> [Attività da svolgere]:
1) Trascrivi dall'intervista a Giancarlo Livraghi il passo che comincia con "Intervista a Giancarlo" e prosegue fino a "comunicatore e tecnologo?".
2) Nell'intervista a Giancarlo Livraghi, in quale mese e anno è stato pubblicato il testo "Cenni di storia dei sistemi di comunicazione"?
3) Prosegui l'intervista a Giancarlo Livraghi a partire dal punto in cui si interrompe.

> [Estratto della pagina]:
====
Intervista a Giancarlo Livraghi


gennaio 2005


Qual è e come è cambiata negli anni la percezione della comunicazione per il Livraghi studioso, filosofo, giornalista, scrittore, comunicatore e tecnologo?

“Tecnologo”... non troppo. Le mie competenze tecniche sono limitate. Cerco di capire il ruolo delle tecnologie dal punto di vista di chi le usa - cioè in una prospettiva umana. Credo che sia importante capire la varietà delle risorse disponibili e la molteplicità dei loro impieghi: saper usare indifferentemente una matita o un computer, un radar o un compasso, un libro o un sito web, scegliendo lo strumento più adatto secondo la situazione.
La sostanza di ciò che vuol dire comunicazione non è cambiata negli ultimi diecimila anni. Un fatto importante, e spesso trascurato, è che si può imparare molto sulla situazione di oggi studiando l'evoluzione dei sistemi di comunicazione dai tempi delle caverne ai nostri giorni. C'è un testo piuttosto lungo su questo argomento che è stato pubblicato nel marzo 2004 ( “Cenni di storia dei sistemi di comunicazione”) e una sintesi molto più breve in un articolo dell'agosto 2004 (“Il computer di Archimede”).
====
> [Dati]:
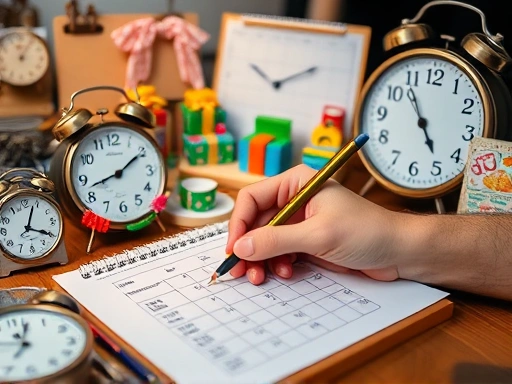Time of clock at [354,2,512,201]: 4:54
====
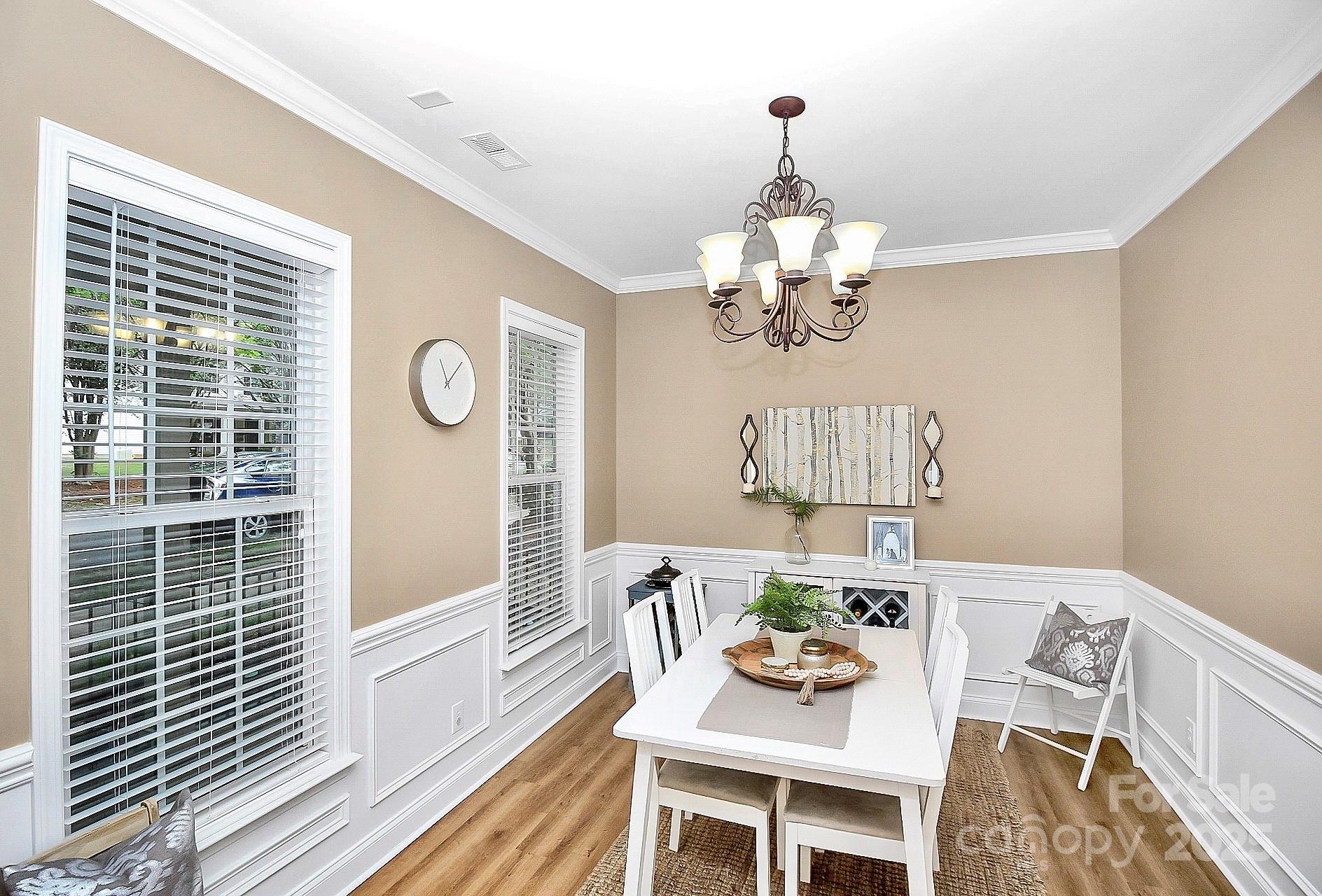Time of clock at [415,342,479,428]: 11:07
====
> [Soluzioni]:
1)
Intervista a Giancarlo Livraghi


gennaio 2005


Qual è e come è cambiata negli anni la percezione della comunicazione per il Livraghi studioso, filosofo, giornalista, scrittore, comunicatore e tecnologo?

2) Nel marzo 2004.

3)
Anche in tempi recenti, le cose cambiano meno velocemente di quanto può sembrare - e raramente in modo lineare, prevedibile o coerente. Se ci sono fenomeni di evoluzione, ce ne sono altri di involuzione o arretramento culturale. È facile, purtroppo, constatare come la moltiplicazione delle risorse coincida con un vistoso decadimento dei contenuti e della qualità di comunicazione. Sembriamo un po' ubriacati dall'abbondanza, siamo palesemente confusi dalla spasmodica moltiplicazione di aggeggi e congegni di discutibile funzionalità.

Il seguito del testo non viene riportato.